Therapeutic strategies for the management of these diseases include drug prescriptions, dietary prescriptions and encouraging regular physical activity. However, dietary prescriptions, also known as “diets”, remain the cornerstone of the therapeutic strategy, particularly in the absence of complications. Unfortunately, more and more, for various reasons (lack of resources, ignorance, etc.), patients followed for these pathologies do not strictly comply with all these prescriptions. This leads to a mixed balance of metabolic tracking markers. The objective of this work was to determine the evolution of morpho-anthropometric, metabolic and biological parameters of patients monitored at the NIPH (National Institute of Public Health), Abidjan's reference center for the management of certain metabolic diseases (diabetes, obesity). To this end, these parameters were recorded as soon as they were entered and during their periodic monitoring inspections.

2. Material and Methods

2.1 Type of study

A prospective descriptive study was carried out during this work. It consisted in determining the characteristics of diabetic patients and obese adult patients based on the analysis of their records.

2.2 Study period

Records of new patients registered from January 1 to December 31, 2017 were taken into account for this study.

2.3 Study site

The study was conducted at the Anti-Diabetic Centre of Abidjan (ADCA) for diabetic patients and at the Adult Nutrition Service (ANS) for obese patients. These services are located within the National Institute of Public Health (NIPH) in the municipality of Adjamé, in Abidjan, Côte d'Ivoire.

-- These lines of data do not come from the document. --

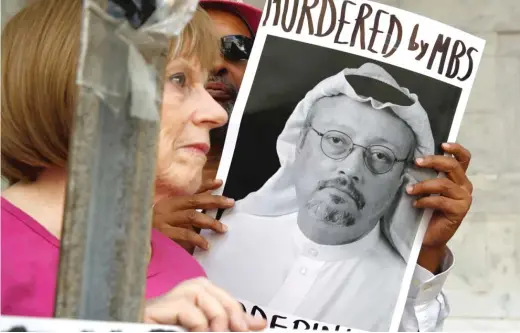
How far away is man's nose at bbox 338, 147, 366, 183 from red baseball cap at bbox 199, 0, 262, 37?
148 millimetres

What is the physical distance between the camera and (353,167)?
68cm

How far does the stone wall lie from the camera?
1.05 meters

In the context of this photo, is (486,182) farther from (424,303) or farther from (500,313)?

2.4 Criteria for selecting files

2.4.1 Inclusion criteria: For this study, the properly informed records of diabetic, obese and hypertensive patients followed were taken into account.

2.4.2 Criteria for non-inclusion: Records of diabetic, obese and hypertensive patients not monitored in these 2 departments, those of patients who stopped treatment for a period of time, duplicate records and unusable records were not admitted for this study.

2.5 Study variables

Before being reported in the file, the weight (W), in kg, was determined by a bathroom scale; the height (H), in meters by a height gauge or taken from the identity document, the waist circumference (WC), in cm at the umbilical level and in standing position, by a tape measure. The body mass index (BMI) was obtained by the ratio of weight to height square (BMI=W/H2). Blood pressure (BP), in mm Hg, was measured by an electronic blood pressure monitor after a 10 minute rest. Blood sugar in mmol/l, serum lipids (Triglycerides, total cholesterol, HDL-Chol), serum proteins (uric acid, urea and creatinine) were determined by a biological blood test in fasting patients.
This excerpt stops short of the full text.